• WHAT YOU NEED TO DO:
A – In the passage on Franklin's electrical experiments, what was the experiment called when a ring of persons took the shock?
B – The passage on Franklin's electrical experiments names qualities that glass might lose if its electrical fire could be separated from it. List all of them.
C – Extend the passage about Franklin's electrical experiments, starting after its last sentence.

• DOCUMENT PASSAGE:

◇ ◇ ◇ ◇

When the idea of the electrical battery was formed by him, Franklin was not aware that Smeaton and Bains had previously assembled panes of glass for the purpose of giving an electrical shock.
At the time that this letter was written, Franklin had added to his electrical exploits that of electrifying a mezzotint of the King in such a manner that, if anyone attempted to take the crown off his head, he would receive a "terrible blow."
If the picture were highly charged [he said], the consequence might perhaps be as fatal as that of high treason.
The operator [he continues], who holds the picture by the upper end, where the inside of the frame is not gilt, to prevent its falling, feels nothing of the shock, and may touch the face of the picture without danger, which he pretends is a test of his loyalty. If a ring of persons take the shock among them, the experiment is called The Conspirators.
Another far more significant exploit was the application of electrical energy in such a way as to set an electrical Jack revolving with such force and swiftness as to carry a spitted fowl around before a fire with a motion fit for roasting.
This wheel was driven by an electrical battery, but Franklin also devised what he called a self-moving wheel that was, by a different electrical method, revolved with so much force and rapidity that he thought that it might be used for the ringing of chimes and the movement of light-made orreries. And after observing that a thin glass bubble, about an inch in diameter, weighing only six grains, being half filled with water, partly gilt on the outside, and furnished with a wire hook, gave, when electrified, as great a shock as a man can well bear, Franklin exclaims, "How great must be the quantity (of electrical fire) in this small portion of glass! It seems as if it were of its very substance and essence. Perhaps if that due quantity of electrical fire so obstinately retained by glass, could be separated from it, it would no longer be glass; it might lose its transparency, or its brittleness, or its elasticity."

◇ ◇ ◇ ◇

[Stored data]
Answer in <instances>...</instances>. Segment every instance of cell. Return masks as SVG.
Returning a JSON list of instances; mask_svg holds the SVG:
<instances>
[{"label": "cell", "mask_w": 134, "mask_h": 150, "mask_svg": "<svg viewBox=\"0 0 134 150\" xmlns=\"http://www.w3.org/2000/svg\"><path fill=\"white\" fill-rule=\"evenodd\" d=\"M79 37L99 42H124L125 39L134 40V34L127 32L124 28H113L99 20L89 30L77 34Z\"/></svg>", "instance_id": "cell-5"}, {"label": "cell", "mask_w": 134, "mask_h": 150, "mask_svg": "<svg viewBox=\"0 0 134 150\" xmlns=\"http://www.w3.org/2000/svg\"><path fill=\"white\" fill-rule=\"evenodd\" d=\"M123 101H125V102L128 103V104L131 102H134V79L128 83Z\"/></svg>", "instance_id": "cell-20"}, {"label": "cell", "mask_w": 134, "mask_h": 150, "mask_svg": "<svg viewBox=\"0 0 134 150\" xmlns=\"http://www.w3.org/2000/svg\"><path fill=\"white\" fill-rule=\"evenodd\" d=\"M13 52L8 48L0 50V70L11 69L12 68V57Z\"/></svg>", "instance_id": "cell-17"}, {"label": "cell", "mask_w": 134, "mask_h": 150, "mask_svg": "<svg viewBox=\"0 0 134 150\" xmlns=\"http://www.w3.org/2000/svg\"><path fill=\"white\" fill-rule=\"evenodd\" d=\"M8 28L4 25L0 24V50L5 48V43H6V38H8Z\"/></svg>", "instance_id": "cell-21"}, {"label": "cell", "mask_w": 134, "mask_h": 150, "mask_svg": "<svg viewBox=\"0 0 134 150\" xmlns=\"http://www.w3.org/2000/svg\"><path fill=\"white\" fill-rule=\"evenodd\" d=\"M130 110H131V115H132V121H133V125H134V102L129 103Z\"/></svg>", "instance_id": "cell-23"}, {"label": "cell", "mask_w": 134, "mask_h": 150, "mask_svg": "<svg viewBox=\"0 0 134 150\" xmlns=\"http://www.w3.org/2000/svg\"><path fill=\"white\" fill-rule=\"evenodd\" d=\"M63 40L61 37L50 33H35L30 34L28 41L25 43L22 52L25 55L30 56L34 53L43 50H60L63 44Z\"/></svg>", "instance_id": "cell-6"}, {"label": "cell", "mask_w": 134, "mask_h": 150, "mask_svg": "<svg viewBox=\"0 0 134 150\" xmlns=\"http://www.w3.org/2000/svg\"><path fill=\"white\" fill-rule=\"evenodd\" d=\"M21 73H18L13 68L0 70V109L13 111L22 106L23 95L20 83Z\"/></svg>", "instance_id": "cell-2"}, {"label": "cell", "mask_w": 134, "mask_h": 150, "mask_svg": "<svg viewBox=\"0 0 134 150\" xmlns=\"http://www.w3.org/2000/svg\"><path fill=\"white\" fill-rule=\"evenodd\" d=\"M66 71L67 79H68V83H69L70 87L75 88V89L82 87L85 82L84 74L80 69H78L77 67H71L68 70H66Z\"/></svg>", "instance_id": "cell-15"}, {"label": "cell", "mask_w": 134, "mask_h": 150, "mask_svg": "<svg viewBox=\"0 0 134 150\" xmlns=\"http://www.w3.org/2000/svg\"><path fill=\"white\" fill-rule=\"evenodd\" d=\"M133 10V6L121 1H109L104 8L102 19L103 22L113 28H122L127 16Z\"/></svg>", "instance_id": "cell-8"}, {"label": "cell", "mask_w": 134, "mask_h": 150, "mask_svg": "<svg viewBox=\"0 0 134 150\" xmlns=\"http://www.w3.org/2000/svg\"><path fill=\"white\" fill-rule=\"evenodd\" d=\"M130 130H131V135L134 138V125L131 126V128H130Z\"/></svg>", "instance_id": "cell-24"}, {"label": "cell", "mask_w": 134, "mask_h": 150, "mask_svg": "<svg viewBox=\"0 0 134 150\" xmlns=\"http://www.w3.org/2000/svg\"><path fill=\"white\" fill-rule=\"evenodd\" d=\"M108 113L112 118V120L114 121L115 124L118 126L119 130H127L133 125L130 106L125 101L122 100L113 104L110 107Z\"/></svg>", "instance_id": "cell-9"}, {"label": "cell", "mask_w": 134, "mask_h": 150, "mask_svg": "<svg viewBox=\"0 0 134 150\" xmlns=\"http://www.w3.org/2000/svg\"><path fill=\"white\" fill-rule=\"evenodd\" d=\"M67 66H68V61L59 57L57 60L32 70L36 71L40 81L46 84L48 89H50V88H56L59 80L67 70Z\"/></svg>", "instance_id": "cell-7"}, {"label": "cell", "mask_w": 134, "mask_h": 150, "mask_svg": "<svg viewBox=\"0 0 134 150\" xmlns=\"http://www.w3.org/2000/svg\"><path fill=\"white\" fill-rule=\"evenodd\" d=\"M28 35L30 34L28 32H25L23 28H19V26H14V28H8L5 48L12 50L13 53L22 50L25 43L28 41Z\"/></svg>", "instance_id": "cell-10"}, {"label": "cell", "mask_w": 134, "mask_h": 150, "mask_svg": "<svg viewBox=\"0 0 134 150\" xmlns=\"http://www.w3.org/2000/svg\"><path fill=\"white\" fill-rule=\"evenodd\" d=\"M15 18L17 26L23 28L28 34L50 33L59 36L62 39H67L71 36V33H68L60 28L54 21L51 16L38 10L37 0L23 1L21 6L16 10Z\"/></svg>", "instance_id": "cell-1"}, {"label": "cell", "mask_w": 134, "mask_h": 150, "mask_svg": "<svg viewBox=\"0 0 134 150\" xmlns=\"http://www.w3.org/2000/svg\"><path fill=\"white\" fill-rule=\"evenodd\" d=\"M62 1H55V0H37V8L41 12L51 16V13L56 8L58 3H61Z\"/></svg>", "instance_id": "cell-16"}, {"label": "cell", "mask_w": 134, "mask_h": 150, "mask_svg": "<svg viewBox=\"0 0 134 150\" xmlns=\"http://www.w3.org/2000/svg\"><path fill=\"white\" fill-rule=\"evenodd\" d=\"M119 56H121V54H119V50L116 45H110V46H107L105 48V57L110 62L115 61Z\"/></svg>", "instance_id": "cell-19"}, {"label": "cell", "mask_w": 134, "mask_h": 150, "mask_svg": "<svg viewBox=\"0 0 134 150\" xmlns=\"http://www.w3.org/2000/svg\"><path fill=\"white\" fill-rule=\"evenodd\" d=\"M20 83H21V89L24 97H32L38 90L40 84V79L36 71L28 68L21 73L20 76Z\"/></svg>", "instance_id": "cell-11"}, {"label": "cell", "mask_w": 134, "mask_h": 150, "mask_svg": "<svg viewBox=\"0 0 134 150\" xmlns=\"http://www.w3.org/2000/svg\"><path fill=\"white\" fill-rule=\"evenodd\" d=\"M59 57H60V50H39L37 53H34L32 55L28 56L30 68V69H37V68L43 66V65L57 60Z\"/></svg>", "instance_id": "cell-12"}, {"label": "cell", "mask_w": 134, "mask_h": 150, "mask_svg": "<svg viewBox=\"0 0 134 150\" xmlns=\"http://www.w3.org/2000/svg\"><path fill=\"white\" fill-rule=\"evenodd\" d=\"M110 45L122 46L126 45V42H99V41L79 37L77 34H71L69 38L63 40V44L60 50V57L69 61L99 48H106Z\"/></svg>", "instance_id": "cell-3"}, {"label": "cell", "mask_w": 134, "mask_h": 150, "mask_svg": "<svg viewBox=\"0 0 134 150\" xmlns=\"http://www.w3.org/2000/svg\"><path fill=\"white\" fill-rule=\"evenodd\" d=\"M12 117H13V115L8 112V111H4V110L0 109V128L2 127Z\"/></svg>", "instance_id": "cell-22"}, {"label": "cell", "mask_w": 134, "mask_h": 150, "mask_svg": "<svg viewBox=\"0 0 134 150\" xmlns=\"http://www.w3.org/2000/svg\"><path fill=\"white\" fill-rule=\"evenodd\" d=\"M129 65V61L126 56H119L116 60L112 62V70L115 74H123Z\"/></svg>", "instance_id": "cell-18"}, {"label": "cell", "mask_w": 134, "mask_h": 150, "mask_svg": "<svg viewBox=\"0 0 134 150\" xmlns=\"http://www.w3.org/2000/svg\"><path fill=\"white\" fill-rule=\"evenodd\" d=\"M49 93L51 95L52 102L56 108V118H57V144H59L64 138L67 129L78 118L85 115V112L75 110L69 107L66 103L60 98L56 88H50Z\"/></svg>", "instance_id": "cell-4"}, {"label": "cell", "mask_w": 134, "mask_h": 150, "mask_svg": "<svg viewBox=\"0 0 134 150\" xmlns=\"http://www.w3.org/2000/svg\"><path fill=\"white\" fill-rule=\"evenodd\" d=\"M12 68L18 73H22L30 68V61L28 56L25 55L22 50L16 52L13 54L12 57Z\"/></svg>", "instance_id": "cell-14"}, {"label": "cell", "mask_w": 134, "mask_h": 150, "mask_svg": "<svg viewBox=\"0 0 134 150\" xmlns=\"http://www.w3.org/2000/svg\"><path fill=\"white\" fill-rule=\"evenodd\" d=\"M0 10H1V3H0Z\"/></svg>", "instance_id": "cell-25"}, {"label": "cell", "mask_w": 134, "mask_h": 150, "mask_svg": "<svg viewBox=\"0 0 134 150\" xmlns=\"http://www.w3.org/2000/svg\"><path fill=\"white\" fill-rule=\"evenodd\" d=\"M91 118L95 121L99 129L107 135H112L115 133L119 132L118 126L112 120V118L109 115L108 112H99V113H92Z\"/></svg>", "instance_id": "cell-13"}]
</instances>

◇ ◇ ◇ ◇

• ANSWER LIST:
A – The Conspirators

B – Transparency, brittleness, elasticity

C –
This letter also reaches the conclusion that bodies, having less than the common quantity of electricity, repel each other, as well as those that have none.
It concludes with a lively paragraph:
Chagrined a little that we have been hitherto able to produce nothing in this way of use to mankind; and the hot weather coming on, when electrical experiments are not so agreeable, it is proposed to put an end to them for this season, somewhat humorously, in a party of pleasure on the banks of Skuylkil. Spirits, at the same time, are to be fired by a spark sent from side to side through the river, without any other conductor than the water; an experiment which we some time since performed, to the amazement of many. A turkey is to be killed for our dinner by the electrical shock, and roasted by the electrical jack, before a fire kindled by the electrified bottle; when the healths of all the famous electricians in England, Holland, France and Germany are to be drank in electrified bumpers, under the discharge of guns from the electrical battery.
An electrified bumper, a note to the letter explained, was a small thin glass tumbler, nearly filled with wine, and charged, which, when brought to the lips of a person, gave him a shock, if he was close-shaved, and did not breathe on the liquor. Another note states that the biggest animal that the experimenters had yet killed was a hen.
A later letter to Collinson on the phenomena of thunder-gusts takes Franklin away from the Leyden Jar of the laboratory to the stupendous batteries of the outer universe – from the point of a bodkin to the lofty natural or artificial objects, upon which lightning descends from the illimitable sky. "As electrified clouds pass over a country," he remarks, "high hills and high trees, lofty towers, spires, masts of ships, chimneys, &c., as so many prominencies and points, draw the electrical fire, and the whole cloud discharges there." From this observation to the lightning rod was but a short step.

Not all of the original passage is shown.